Cada año, se envían bienes por valor de miles de millones de dólares a todo el mundo mediante el transporte aéreo. Esto no es sorprendente, ya que no solo es una de las alternativas de transporte más rápidas posibles, sino que también se considera ideal para envíos de bajo volumen y alto valor.

Sin embargo, el brote de COVID-19 y los bloqueos preventivos y obligatorios implementados en todo el mundo han obstaculizado drásticamente la industria del transporte aéreo mundial.

Cuando las cosas eran «normales», gran parte del trabajo pesado del transporte aéreo de carga se realizaba a través de vuelos de pasajeros. Por lo general, alrededor del 40% de la carga aérea mundial anual se transporta en la bodega de los aviones de pasajeros.

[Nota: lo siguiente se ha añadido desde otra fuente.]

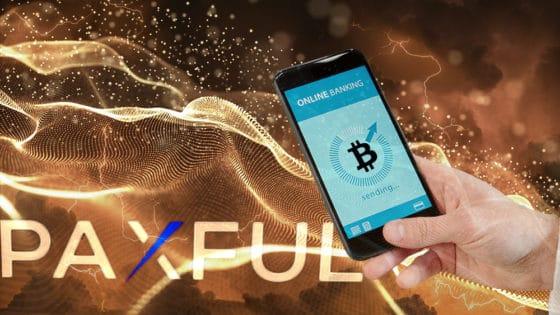 Paxful integra Lightning de Bitcoin a su wallet y plataforma de intercambios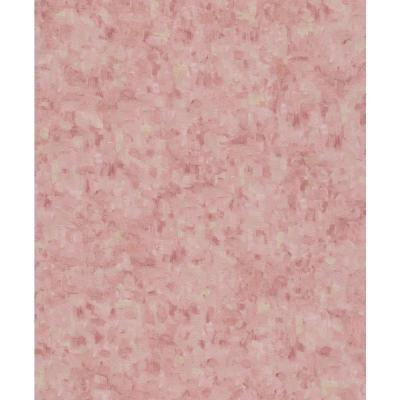 Pink and Tan Multi Color Textured Paint Wallpaper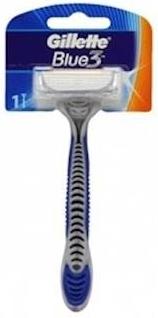 Gillette Blue 3 maszynka do golenia
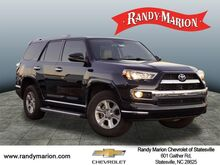 2015_Toyota_4Runner_Limited_ Hickory NC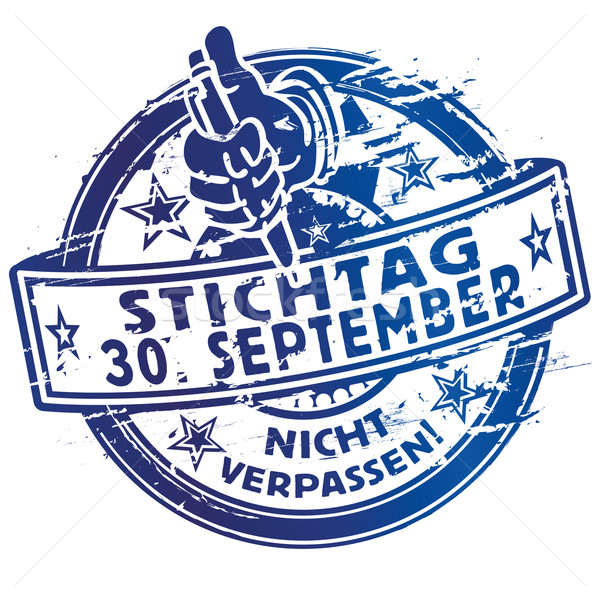 Rubber stamp deadline 30 September Stock photo © Ustofre9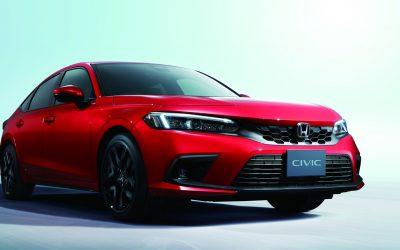 Honda onthult volgende generatie vijfdeurs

Las aeronaves de nueva generación y de fuselaje ancho tienen una gran capacidad de almacenaje y sujeción ventral. Caso en cuestión: un 777 de pasajeros puede transportar fácilmente hasta 20 toneladas de carga en sus bodegas ventrales. Su homólogo carguero, el 777F, puede transportar hasta 100 toneladas en total.

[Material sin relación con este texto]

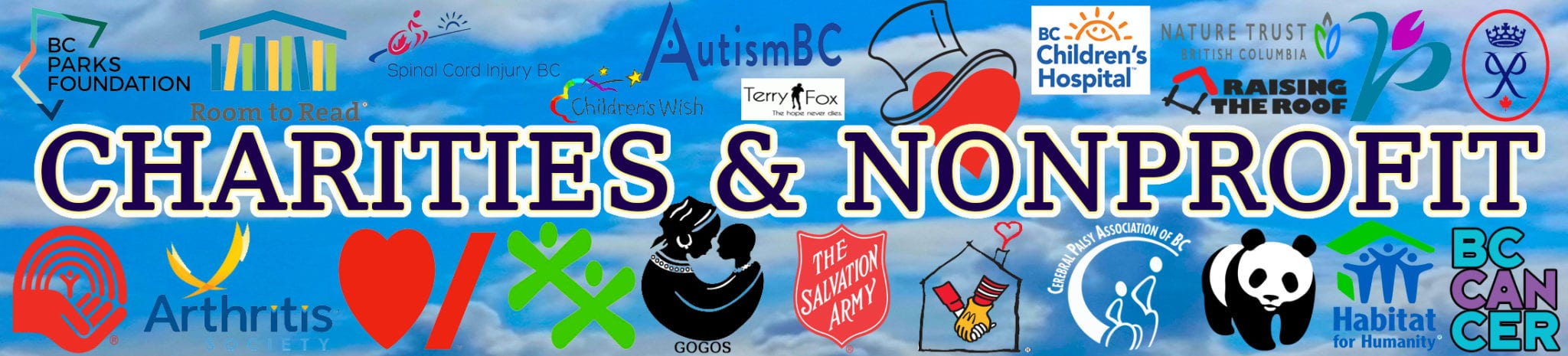 Charities and Nonprofit at Best in BC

Antes, las aerolíneas podían agregar a su equipaje de pasajeros un volumen sustancial de carga. Sin embargo, con solo el 20% de la capacidad mundial de fuselaje ancho a disposición, el volumen ahora disponible para carga en un vuelo de pasajeros es solo una fracción de lo que alguna vez se consideró normal.

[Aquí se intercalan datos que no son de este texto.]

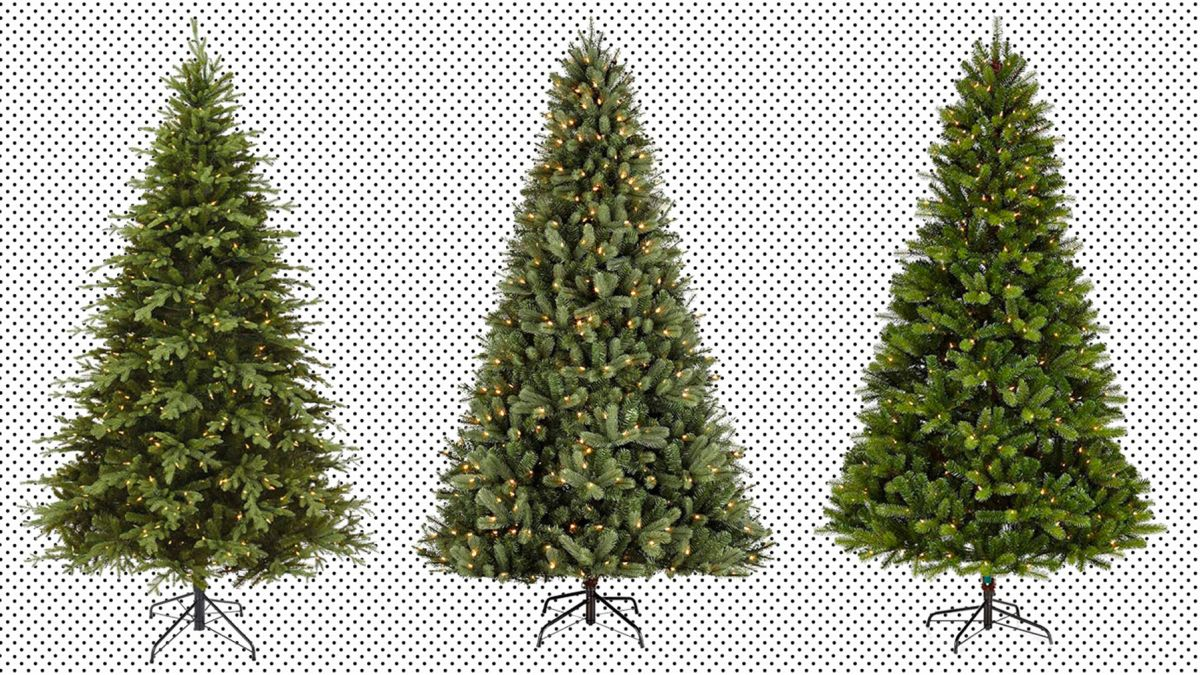 Pre,lit Christmas trees are on sale at Amazon, today only , CNN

Antes de llegar a sus destinos, los operadores deben abordar diferentes desafíos, entre los que podemos incluir los toques de queda operativos en los aeropuertos, las restricciones fronterizas que cambian rápidamente y las excesivas regulaciones. Si se permite que una aeronave aterrice en un destino específico, la tripulación estará sujeta a las regulaciones de ese destino, que son dinámicas y, a veces, no armonizadas cuando se trata de cuarentena y pruebas.

Algunos operadores también deben enfrentar regulaciones más estrictas a su llegada, como una cuarentena general de 14 días para todos los miembros de la tripulación. También existe el riesgo de que la carga también se retrase dos semanas. Sin duda, no es aceptable un retraso de dos semanas para los suministros básicos.

Si las experiencias mencionadas anteriormente permiten vislumbrar la reanudación de los servicios aéreos de pasajeros, existe un motivo de preocupación. Si la industria del transporte aéreo y de la aviación desea recuperarse, se debe utilizar un enfoque coordinado. Se debe establecer una estrecha coordinación y conversación entre la industria y los gobiernos para permitir un regreso sin problemas a la normalidad.